His father’s palm was wet and rough, and his fingertips heavily calloused. He strongly smelled of tobacco, dust, and the sweat of someone who hadn’t had a bath for a long time. Reclining against a big pillow and pulling the end of his djellaba over his woollen socks, Kanfoudi’s father exerted great effort to follow the lecture, while his eyes wandered blankly from one face to another. Slowly, his eyelids began to drop downwards, and he drifted off into a deep doze. He wiggled a little, uttered a cough, and began snoring. Kanfoudi was annoyed beyond measure, yet felt powerless to do anything, except hasten the lesson to an end.
The moment the tea-tray was brought in, Kanfoudi’s father awoke from his sleep, scratched vigorously his armpits and his backside, and announced, “Today, I’ve learnt a lot. By Allah, it’s a rare privilege to be in the company of illustrious scholars and eminent men of learning. Our Prophet, peace and blessings be upon him, commanded his followers to seek knowledge even if it was in China. Well, knowledge is here in my son’s flat! Allah is great, alhamdu lillah!”
Kanfoudi’s father pulled the tray a little closer to himself, lifted the teapot in the air, and filled one glass. He held it to his eyes to inspect the colour of the tea and the white foam on top. He tasted it pensively, shook his turbaned head with a nod of satisfaction, and poured the tea back into the pot, slamming the lid shut with a loud clang. Again, lifting the teapot high above the glasses, he poured tea into the glasses with a flourish and pushed the glasses towards the guests. He took his own glass, blew into the steaming tea, and drank it in long noisy sips. He shoved an enormous bite of pie in his mouth and chewed noisily and vigorously with his mouth open and little morsels of food hanging out.
Having drunk two glasses and devoured a large piece of the pie, he drew out a snuff pouch from one of his pockets, took out a pinch of snuff, and sniffed into one nostril, then the other. He sneezed several times. Each time, he said, “Allah is great!” And each time he said so, the guests responded in unison, “May Allah have mercy on your soul,” upon which he rejoined, “May Allah reward you and have mercy on your parents.” Then he produced a dirty cotton handkerchief from his breast pocket and blew his nose into it vigorously.

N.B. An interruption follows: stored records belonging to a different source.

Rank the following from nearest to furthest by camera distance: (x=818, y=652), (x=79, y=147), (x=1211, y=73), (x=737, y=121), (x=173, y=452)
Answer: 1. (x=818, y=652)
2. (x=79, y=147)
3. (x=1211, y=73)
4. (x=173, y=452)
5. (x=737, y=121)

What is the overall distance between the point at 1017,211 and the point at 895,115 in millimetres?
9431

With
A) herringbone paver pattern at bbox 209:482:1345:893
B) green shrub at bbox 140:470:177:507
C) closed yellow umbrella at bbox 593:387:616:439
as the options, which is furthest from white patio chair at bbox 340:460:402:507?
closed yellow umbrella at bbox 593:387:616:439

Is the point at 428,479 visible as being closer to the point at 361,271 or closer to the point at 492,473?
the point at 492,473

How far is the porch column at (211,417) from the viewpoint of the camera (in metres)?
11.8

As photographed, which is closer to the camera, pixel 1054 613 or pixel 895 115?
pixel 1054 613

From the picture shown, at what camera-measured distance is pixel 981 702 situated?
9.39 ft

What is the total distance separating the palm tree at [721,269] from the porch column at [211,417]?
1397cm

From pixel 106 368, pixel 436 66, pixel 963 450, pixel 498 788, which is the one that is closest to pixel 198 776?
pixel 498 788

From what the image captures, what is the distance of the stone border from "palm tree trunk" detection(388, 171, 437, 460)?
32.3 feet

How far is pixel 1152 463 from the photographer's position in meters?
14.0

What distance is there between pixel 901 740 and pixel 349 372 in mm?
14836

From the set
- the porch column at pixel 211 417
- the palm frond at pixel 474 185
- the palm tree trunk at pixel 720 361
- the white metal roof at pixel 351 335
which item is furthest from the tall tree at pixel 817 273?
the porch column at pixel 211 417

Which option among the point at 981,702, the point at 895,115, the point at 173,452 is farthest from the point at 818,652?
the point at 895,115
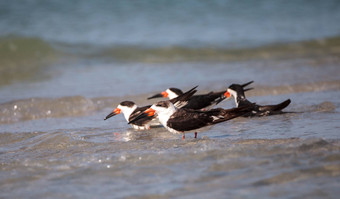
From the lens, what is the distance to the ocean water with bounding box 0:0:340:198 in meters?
3.97

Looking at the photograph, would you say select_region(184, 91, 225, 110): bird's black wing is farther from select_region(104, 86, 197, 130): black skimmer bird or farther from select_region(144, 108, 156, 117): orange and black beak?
select_region(144, 108, 156, 117): orange and black beak

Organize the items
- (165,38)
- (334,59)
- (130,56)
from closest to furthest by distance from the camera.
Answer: (334,59)
(130,56)
(165,38)

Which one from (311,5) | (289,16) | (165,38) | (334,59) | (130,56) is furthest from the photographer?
(311,5)

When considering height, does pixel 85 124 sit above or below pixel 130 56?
below

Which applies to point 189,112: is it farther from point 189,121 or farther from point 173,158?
point 173,158

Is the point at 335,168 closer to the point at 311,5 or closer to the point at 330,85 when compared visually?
the point at 330,85

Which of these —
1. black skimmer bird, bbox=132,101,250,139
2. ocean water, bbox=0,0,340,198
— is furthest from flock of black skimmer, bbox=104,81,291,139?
ocean water, bbox=0,0,340,198

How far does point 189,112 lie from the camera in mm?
5645

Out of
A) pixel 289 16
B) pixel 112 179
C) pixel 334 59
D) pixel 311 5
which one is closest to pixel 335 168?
pixel 112 179

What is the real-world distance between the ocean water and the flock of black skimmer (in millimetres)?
141

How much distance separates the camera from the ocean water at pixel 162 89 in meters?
3.97

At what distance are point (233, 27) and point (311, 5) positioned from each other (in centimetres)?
507

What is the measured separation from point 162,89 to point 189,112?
10.1 feet

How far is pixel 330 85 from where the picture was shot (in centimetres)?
836
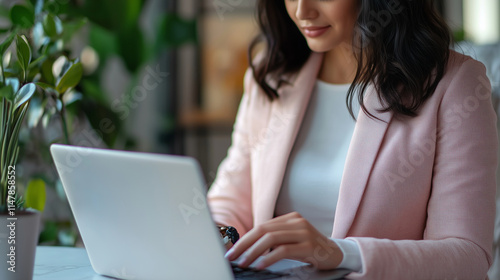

His son’s brain was boiling inside his skull with suppressed exasperation and rage like a hot cauldron of tar.
Pushing his yellow golden turban further back from his brow, his father cleared his voice and declared, “The things and affairs of the world are intriguing and mysterious. For instance, once upon a time — it happened before Kanfoudi was born — I think I had then my first son, Bal’eed, who died from a scorpion sting at the age of seven months — once upon a time my associate, Si Rahmani, said to me, ‘Si Benissa, I’m fed up with this lousy poultry trade of ours. I’ve given it a great deal of thought. Why don’t we try something bigger and more profitable?’ ‘Do you mean sheep or goats?’ asked I. ‘No, my friend,’ he replied. ‘I mean buying and selling cows.’ So, we put our money together, went to a souk in the small hours and bought a cow while it was still pitch dark. As the sun began to cast its rays from behind the hill, we realized that our cow was no more than bones in a big bag of hide. She wasn’t even fit for making minced meat. We took the cow home much disheartened. We led our cow from one souk to another without finding any buyer for her, none even inquired about the price. The livestock merchants laughed at us and jeered at our cow. We became the joke of every souk we went to. Si Rahmani told me, ‘You know, Si Benissa, only a blind man would buy this emaciated cow. Just be patient, we’ll sell her sooner or later. Allah bestows a husband even on a hairless girl, a buyer even for a tailless cow. Just be patient!’